Trained as a chemist, and having worked in the dairy and yeast industries, he was hired as the chief chemist at Brights Wines in 1933. Promoted to director of research in 1944, he served in this capacity until he retired in 1961. Alongside viticulturalist George Hostetter, he was to have a major impact on the long-term prospects of the North American wine industry.[5]

In 1946, de Chaunac was responsible for the introduction to Canada of 35 French hybrid grapevines. Prior to the use of these varieties, wines in eastern North America were typically made with "foxy" native North American varieties like Concord or Niagara. The use of French hybrid varieties allowed for a more neutral flavour profile for wine production while still providing tolerances to climatic, soil, and disease conditions that had made the use of traditional Vitis vinifera varieties impossible in North American viticulture at that time.[6]

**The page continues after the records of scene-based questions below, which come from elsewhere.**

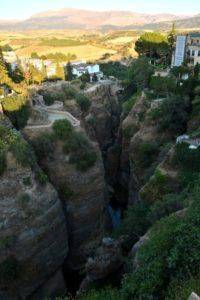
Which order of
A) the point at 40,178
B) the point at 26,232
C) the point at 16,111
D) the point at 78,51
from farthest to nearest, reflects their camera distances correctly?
the point at 78,51 → the point at 16,111 → the point at 40,178 → the point at 26,232

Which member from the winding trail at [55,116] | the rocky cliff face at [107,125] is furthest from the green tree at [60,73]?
the winding trail at [55,116]

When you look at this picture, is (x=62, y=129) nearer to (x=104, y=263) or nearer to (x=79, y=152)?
(x=79, y=152)

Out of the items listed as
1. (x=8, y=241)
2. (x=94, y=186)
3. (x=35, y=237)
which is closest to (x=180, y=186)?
(x=94, y=186)

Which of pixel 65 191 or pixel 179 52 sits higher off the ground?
pixel 179 52

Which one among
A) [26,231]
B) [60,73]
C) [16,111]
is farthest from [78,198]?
[60,73]

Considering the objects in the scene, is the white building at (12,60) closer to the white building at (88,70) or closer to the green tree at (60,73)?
the green tree at (60,73)

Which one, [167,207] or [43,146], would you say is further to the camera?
[43,146]

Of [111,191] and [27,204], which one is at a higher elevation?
[27,204]

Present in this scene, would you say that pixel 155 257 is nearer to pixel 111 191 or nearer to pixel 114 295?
pixel 114 295
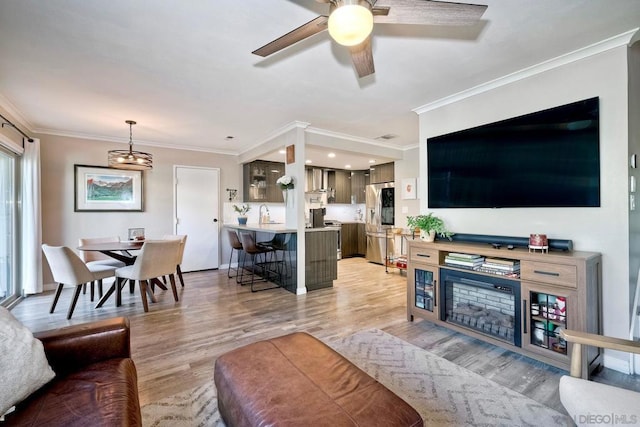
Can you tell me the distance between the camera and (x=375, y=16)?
148 cm

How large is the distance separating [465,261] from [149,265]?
3.35 metres

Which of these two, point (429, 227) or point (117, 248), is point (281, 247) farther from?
point (429, 227)

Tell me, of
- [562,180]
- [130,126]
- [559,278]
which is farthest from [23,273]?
[562,180]

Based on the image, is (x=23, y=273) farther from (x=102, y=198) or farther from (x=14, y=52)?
(x=14, y=52)

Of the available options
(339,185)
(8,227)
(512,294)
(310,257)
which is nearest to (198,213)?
(8,227)

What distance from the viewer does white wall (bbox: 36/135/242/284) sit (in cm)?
441

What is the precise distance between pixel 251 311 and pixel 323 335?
1.04 meters

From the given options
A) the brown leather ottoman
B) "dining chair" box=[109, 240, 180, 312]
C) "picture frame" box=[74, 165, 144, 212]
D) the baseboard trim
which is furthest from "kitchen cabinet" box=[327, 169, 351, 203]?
the brown leather ottoman

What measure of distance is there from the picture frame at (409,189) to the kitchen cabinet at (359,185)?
80.3 inches

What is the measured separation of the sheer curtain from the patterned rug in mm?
3670

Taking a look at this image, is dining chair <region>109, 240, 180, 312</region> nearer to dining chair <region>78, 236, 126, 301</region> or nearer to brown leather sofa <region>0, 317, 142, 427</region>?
dining chair <region>78, 236, 126, 301</region>

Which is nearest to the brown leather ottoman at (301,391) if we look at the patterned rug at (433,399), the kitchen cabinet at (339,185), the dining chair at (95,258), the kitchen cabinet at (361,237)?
the patterned rug at (433,399)

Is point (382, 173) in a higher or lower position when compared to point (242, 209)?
higher

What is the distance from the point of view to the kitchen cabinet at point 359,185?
7625mm
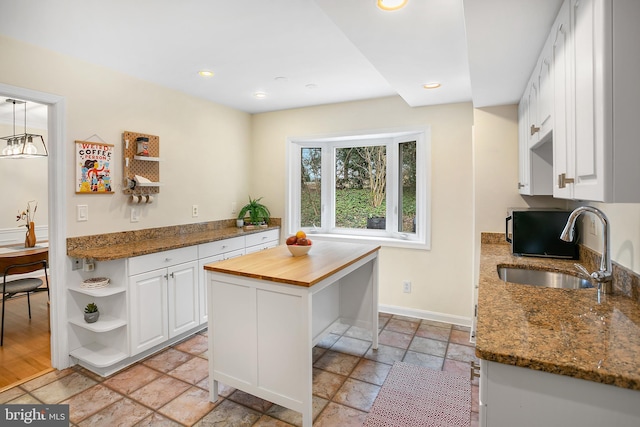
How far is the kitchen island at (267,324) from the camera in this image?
1895 mm

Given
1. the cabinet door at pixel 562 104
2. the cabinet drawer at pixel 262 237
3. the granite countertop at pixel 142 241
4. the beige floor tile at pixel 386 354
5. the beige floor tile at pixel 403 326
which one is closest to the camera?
the cabinet door at pixel 562 104

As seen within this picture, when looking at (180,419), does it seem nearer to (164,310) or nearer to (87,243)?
(164,310)

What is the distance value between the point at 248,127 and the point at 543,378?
4193mm

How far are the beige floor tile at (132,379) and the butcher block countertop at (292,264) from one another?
105 cm

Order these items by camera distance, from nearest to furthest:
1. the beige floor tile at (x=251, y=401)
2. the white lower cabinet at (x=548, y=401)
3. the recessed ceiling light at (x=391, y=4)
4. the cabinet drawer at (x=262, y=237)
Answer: the white lower cabinet at (x=548, y=401)
the recessed ceiling light at (x=391, y=4)
the beige floor tile at (x=251, y=401)
the cabinet drawer at (x=262, y=237)

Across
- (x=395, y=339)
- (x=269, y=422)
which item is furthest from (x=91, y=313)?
(x=395, y=339)

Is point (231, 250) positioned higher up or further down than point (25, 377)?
higher up

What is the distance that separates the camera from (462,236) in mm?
3467

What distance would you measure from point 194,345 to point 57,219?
58.3 inches

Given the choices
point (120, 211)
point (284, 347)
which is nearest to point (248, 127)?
point (120, 211)

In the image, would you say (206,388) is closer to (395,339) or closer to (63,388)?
(63,388)

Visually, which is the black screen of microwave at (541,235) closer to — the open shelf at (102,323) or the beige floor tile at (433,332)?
the beige floor tile at (433,332)

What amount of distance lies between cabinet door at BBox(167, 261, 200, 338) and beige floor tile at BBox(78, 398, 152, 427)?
0.81 meters

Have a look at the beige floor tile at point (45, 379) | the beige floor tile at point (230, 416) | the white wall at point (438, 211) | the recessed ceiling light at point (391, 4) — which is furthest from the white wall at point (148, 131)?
the recessed ceiling light at point (391, 4)
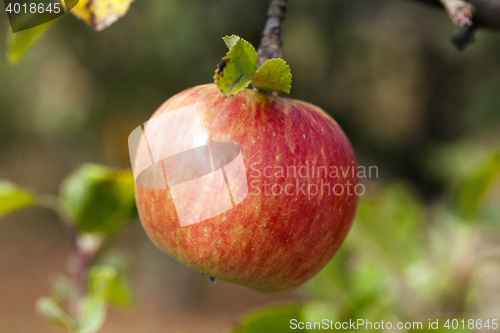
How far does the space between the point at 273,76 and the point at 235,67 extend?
0.14 feet

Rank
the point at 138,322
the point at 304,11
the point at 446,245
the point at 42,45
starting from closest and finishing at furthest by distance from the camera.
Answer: the point at 446,245 < the point at 304,11 < the point at 42,45 < the point at 138,322

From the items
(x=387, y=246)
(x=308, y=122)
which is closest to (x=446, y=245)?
(x=387, y=246)

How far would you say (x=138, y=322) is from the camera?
351 cm

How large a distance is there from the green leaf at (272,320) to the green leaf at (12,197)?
356 mm

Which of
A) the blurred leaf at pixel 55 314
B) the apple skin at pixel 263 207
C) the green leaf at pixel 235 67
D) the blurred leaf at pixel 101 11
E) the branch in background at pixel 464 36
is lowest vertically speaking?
the blurred leaf at pixel 55 314

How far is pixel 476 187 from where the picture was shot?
0.79m

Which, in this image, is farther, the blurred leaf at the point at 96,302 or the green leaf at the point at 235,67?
the blurred leaf at the point at 96,302

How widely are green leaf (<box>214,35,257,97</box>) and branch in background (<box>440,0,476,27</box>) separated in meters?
0.20

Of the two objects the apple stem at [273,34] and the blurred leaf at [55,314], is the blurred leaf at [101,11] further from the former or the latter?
the blurred leaf at [55,314]

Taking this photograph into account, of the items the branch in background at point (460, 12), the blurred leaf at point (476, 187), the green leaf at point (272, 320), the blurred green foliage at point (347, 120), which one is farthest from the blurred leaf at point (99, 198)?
the blurred leaf at point (476, 187)

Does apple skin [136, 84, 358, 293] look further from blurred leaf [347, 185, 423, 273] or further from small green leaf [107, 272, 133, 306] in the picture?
blurred leaf [347, 185, 423, 273]

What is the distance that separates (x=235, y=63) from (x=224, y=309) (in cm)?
377

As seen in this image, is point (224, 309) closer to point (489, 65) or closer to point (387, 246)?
point (489, 65)

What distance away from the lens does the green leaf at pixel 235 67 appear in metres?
0.34
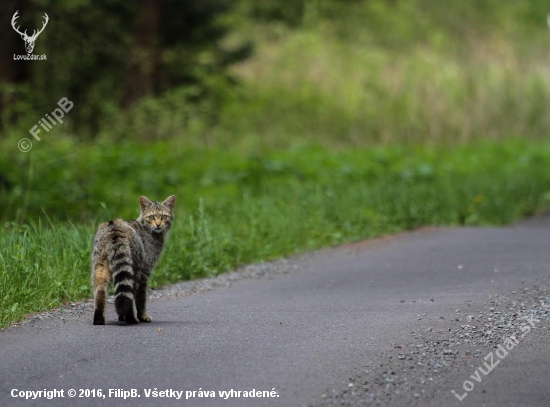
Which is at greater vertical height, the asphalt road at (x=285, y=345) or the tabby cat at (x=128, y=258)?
the tabby cat at (x=128, y=258)

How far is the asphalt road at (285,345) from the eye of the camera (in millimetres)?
6195

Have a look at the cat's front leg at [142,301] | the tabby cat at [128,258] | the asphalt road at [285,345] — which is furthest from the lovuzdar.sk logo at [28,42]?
the cat's front leg at [142,301]

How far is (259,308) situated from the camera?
30.0ft

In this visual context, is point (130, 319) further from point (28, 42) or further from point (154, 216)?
point (28, 42)

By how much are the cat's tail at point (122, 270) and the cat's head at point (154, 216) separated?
62 centimetres

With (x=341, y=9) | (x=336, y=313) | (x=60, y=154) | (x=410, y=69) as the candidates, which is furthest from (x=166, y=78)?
(x=336, y=313)

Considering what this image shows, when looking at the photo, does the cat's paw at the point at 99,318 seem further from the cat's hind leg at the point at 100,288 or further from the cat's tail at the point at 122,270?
the cat's tail at the point at 122,270

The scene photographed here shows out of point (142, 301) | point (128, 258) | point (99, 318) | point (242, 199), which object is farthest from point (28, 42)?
point (128, 258)

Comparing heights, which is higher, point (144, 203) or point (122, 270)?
point (144, 203)

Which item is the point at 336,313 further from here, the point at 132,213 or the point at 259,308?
the point at 132,213

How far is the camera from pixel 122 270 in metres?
7.80

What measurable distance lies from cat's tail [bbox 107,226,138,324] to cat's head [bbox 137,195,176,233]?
622 millimetres

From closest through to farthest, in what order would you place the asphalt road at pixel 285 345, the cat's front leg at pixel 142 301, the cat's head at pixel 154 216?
the asphalt road at pixel 285 345 → the cat's front leg at pixel 142 301 → the cat's head at pixel 154 216

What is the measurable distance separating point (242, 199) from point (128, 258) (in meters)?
8.69
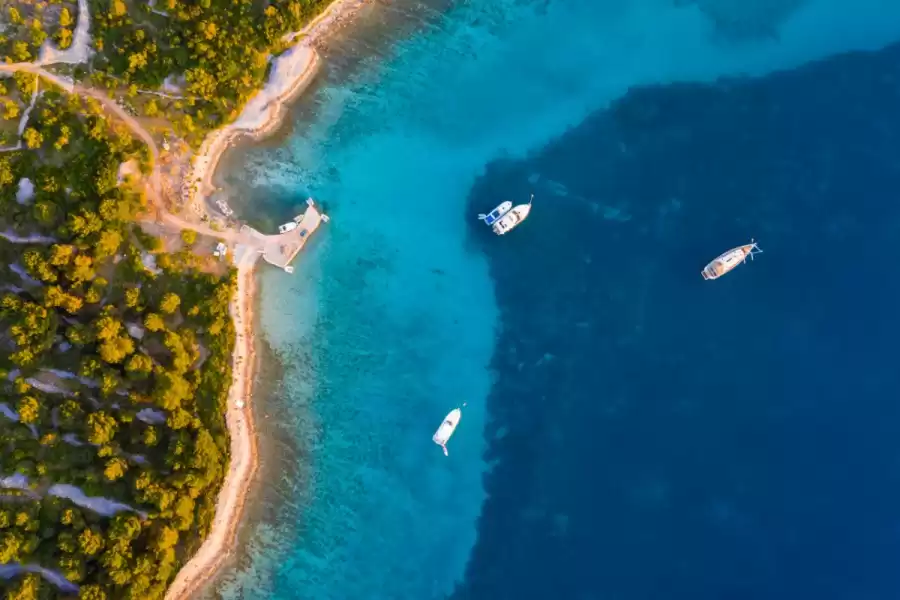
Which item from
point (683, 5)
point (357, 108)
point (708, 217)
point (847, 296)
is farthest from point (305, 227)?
point (847, 296)

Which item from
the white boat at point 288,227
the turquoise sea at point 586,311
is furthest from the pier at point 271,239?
the turquoise sea at point 586,311

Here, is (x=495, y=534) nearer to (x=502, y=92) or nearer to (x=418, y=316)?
(x=418, y=316)

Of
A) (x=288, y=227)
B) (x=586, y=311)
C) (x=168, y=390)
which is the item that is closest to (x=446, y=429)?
(x=586, y=311)

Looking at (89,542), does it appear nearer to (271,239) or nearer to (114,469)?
(114,469)

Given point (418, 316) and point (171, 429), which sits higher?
point (418, 316)

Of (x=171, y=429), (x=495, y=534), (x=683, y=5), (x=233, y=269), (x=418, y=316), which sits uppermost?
(x=683, y=5)

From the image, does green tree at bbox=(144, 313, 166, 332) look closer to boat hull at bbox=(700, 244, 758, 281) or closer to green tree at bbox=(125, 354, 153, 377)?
green tree at bbox=(125, 354, 153, 377)
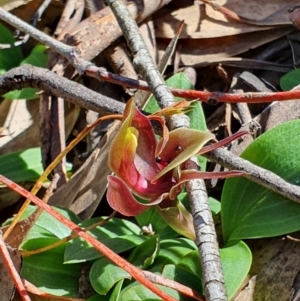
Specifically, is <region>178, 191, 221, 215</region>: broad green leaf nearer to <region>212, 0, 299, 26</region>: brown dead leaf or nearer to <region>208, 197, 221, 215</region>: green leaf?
<region>208, 197, 221, 215</region>: green leaf

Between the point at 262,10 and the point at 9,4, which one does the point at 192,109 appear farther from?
the point at 9,4

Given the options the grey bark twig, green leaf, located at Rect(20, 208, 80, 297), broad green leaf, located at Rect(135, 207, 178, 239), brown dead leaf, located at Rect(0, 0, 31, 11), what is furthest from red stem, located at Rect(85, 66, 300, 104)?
brown dead leaf, located at Rect(0, 0, 31, 11)

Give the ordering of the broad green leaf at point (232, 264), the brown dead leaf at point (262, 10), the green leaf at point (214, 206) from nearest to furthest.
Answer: the broad green leaf at point (232, 264)
the green leaf at point (214, 206)
the brown dead leaf at point (262, 10)

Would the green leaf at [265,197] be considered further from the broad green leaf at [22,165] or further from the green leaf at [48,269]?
the broad green leaf at [22,165]

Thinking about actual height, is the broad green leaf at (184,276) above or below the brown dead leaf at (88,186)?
below

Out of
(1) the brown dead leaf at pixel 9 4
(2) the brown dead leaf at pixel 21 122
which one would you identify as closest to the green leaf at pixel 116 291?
(2) the brown dead leaf at pixel 21 122

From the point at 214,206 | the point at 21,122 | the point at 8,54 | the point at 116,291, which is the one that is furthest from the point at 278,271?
the point at 8,54

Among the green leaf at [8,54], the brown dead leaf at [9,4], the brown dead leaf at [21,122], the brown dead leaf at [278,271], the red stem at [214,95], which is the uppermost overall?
the brown dead leaf at [9,4]
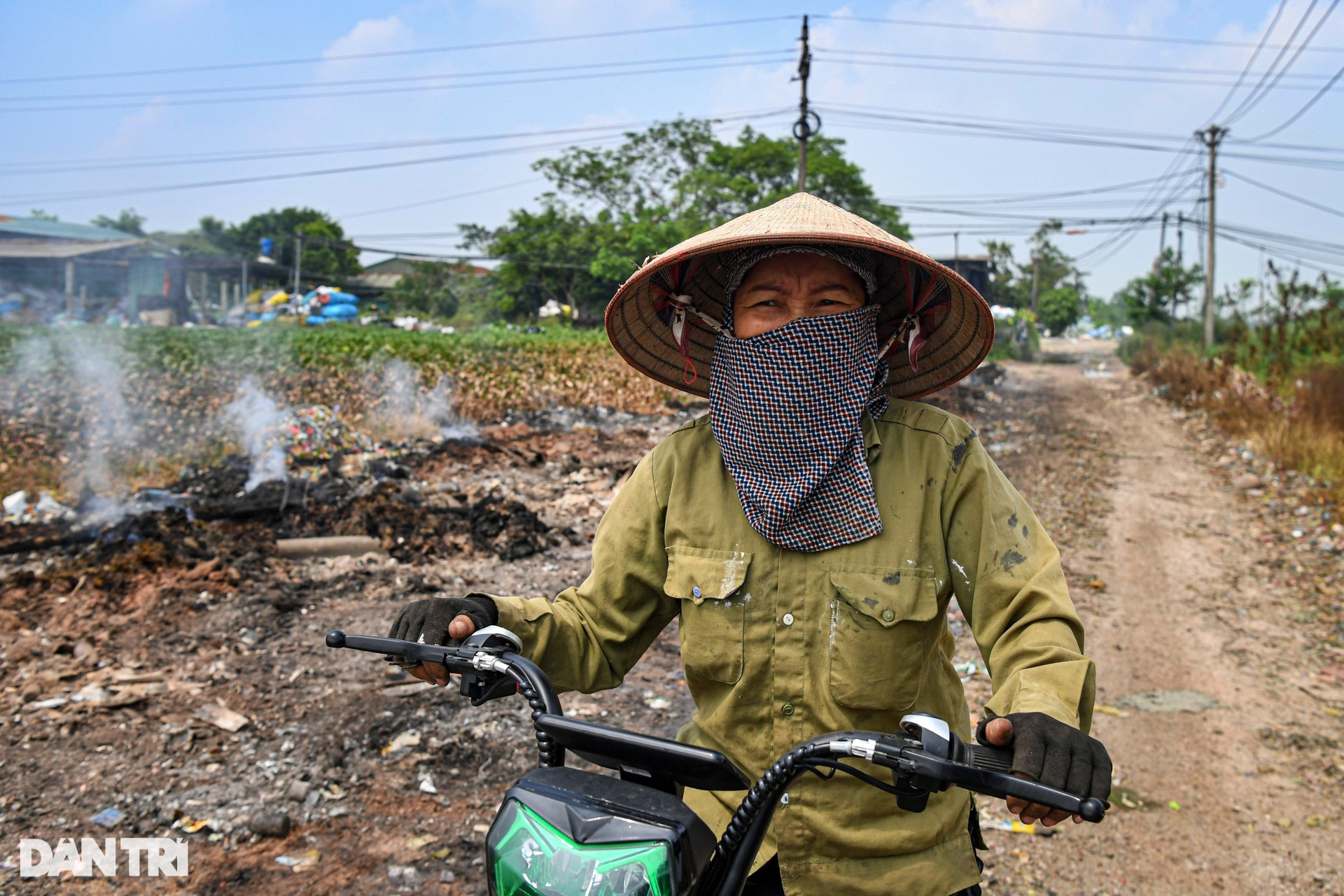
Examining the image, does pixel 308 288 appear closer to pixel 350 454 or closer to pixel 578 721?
pixel 350 454

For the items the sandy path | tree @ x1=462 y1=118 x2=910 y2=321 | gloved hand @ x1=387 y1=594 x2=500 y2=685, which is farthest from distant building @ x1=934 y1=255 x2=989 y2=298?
gloved hand @ x1=387 y1=594 x2=500 y2=685

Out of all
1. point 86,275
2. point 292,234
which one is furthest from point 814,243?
point 292,234

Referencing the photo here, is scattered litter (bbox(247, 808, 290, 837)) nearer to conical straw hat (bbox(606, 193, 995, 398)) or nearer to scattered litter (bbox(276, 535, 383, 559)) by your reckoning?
conical straw hat (bbox(606, 193, 995, 398))

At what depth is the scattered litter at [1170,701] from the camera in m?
4.83

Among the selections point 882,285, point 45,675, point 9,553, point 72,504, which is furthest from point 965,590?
point 72,504

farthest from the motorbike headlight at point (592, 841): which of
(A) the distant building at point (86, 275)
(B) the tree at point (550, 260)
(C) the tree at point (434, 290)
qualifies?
(C) the tree at point (434, 290)

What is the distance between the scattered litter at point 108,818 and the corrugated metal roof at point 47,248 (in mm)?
19227

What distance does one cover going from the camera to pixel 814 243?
1.80 m

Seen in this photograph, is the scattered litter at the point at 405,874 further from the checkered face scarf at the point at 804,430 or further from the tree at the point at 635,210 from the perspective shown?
the tree at the point at 635,210

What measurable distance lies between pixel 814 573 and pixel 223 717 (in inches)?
148

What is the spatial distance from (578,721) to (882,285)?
4.34 feet

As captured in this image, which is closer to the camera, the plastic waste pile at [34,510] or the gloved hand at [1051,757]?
the gloved hand at [1051,757]

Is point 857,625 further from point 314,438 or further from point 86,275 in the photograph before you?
point 86,275

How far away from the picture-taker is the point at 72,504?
8328mm
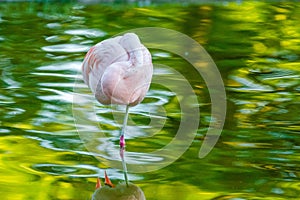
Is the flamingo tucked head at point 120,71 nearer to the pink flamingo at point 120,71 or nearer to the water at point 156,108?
the pink flamingo at point 120,71

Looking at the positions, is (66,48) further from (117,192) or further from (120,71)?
(117,192)

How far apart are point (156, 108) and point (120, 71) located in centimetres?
88

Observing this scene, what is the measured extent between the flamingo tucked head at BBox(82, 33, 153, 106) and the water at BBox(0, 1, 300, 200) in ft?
1.04

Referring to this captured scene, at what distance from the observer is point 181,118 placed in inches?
184

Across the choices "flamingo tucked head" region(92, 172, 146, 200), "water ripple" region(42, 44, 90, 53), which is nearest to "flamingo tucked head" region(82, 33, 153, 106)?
"flamingo tucked head" region(92, 172, 146, 200)

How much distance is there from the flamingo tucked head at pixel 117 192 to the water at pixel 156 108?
0.04 meters

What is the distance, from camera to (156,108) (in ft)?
15.8

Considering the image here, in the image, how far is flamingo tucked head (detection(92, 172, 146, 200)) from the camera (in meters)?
3.62

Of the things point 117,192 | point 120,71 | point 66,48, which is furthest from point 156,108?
point 66,48

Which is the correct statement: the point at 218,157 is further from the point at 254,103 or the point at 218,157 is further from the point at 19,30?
the point at 19,30

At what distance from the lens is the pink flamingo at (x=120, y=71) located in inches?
157

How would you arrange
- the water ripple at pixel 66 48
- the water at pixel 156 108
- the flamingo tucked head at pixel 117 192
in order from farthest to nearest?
the water ripple at pixel 66 48 < the water at pixel 156 108 < the flamingo tucked head at pixel 117 192

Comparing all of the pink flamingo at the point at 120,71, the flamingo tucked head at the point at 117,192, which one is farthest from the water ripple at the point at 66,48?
the flamingo tucked head at the point at 117,192

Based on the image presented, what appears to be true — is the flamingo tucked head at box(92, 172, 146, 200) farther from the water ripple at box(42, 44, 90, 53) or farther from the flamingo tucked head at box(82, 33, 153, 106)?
the water ripple at box(42, 44, 90, 53)
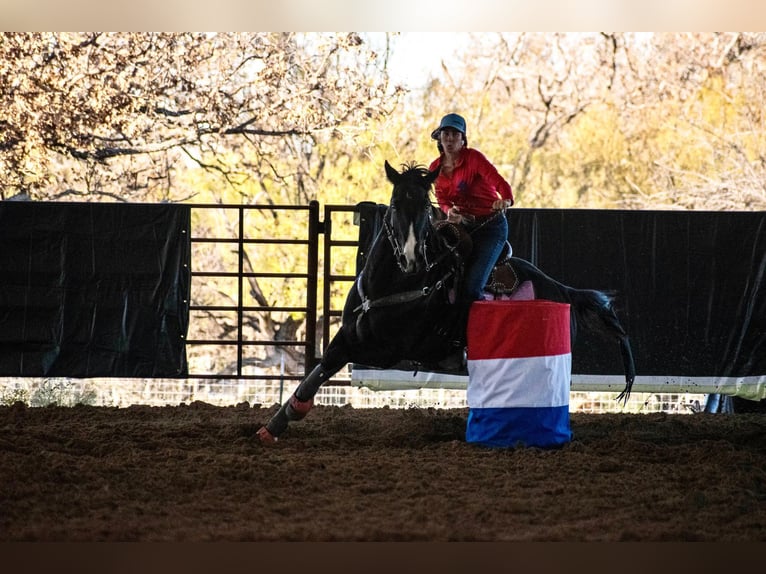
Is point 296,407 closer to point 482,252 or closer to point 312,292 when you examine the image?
point 482,252

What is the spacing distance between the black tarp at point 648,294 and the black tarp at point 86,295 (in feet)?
9.99

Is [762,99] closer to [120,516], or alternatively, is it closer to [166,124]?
[166,124]

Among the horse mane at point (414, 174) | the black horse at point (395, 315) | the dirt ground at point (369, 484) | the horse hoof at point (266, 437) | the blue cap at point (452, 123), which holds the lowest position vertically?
the dirt ground at point (369, 484)

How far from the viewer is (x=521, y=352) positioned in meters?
5.80

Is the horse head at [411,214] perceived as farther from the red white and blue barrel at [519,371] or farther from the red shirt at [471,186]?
the red white and blue barrel at [519,371]

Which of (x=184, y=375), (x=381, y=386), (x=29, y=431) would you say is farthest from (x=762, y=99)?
(x=29, y=431)

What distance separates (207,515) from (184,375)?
399 cm

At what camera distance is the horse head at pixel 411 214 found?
5.44 m

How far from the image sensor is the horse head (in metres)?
5.44

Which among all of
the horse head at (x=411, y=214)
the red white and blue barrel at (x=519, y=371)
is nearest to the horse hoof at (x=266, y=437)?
the red white and blue barrel at (x=519, y=371)

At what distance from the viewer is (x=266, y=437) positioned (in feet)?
19.9

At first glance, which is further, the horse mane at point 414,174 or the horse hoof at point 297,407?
the horse hoof at point 297,407

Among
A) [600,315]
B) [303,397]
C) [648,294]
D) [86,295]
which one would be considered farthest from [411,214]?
[86,295]

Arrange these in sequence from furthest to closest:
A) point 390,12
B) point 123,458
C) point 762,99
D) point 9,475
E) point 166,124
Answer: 1. point 762,99
2. point 166,124
3. point 390,12
4. point 123,458
5. point 9,475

It was de Chaunac, along with John Paroshy who first tested the use of Vidal blanc for the production of ice wine.[7][unreliable source?] Vidal is now the most common ice-wine grape in Ontario, producing ice wines which are a successful export product and routinely win international competitions.

Marechal Foch (Kuhlmann 188-2), De Chaunac (Seibel 9549), Baco noir, and Leon Millot are some of the successful hybrids introduced by de Chaunac. While Vitis vinifera varieties have ultimately supplanted the majority of French hybrid plantings in eastern North America, hundreds of hectares remain in production, some even used to produce "cult wines" from old vine plantings.

The De Chaunac (Seibel 9549) grape variety, still grown in some northeastern wine regions, was named after Adhémar de Chaunac.